[[ Dataset records open ]]

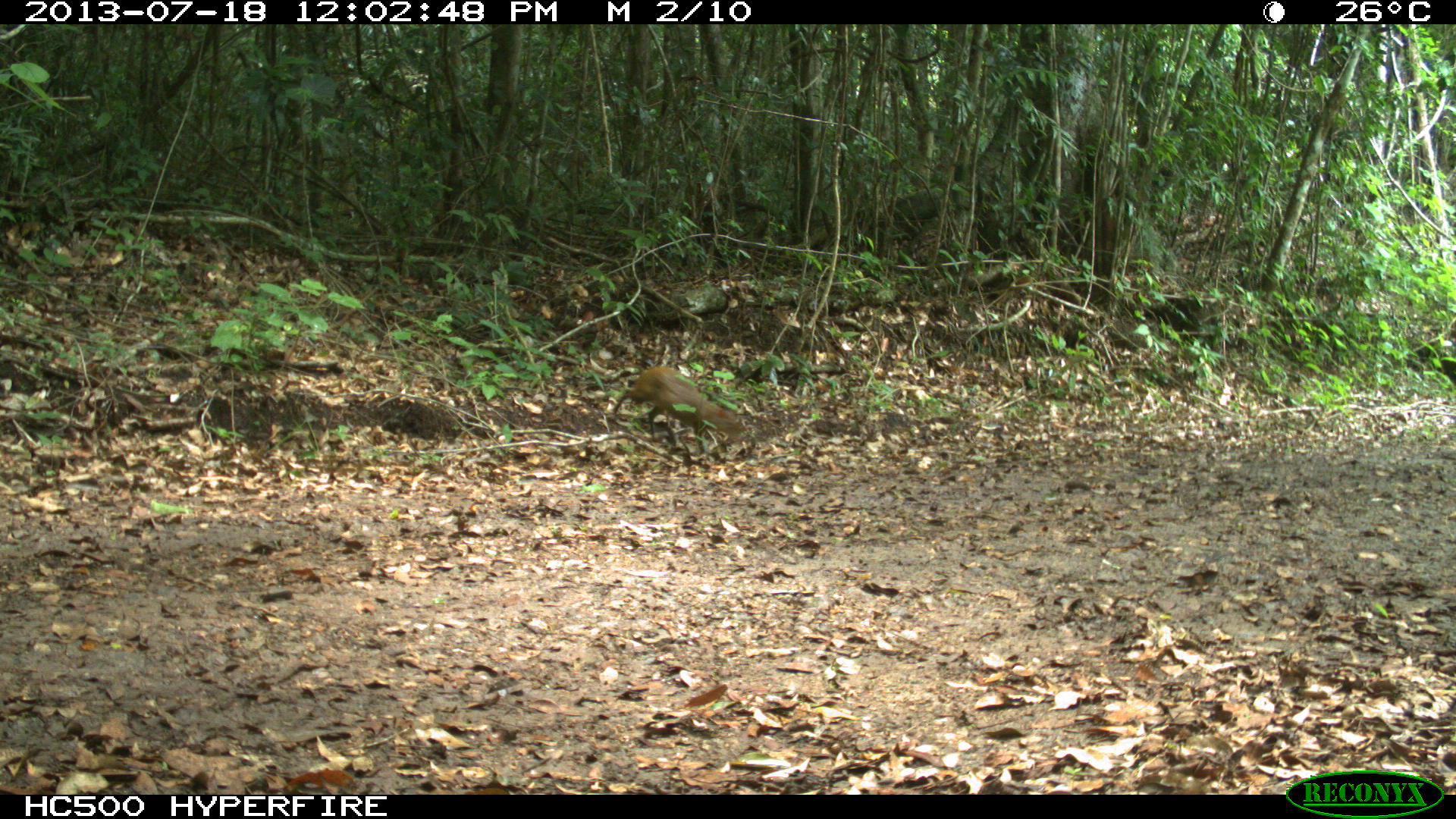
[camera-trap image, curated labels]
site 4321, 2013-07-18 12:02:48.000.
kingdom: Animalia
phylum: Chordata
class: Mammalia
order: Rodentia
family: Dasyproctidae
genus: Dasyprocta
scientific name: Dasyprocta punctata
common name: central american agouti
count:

[[ Dataset records closed ]]

Begin with the line that contains "site 4321, 2013-07-18 12:02:48.000." and print each line exactly until the data ends, including the last line.

» Exercise output:
site 4321, 2013-07-18 12:02:48.000.
kingdom: Animalia
phylum: Chordata
class: Mammalia
order: Rodentia
family: Dasyproctidae
genus: Dasyprocta
scientific name: Dasyprocta punctata
common name: central american agouti
count:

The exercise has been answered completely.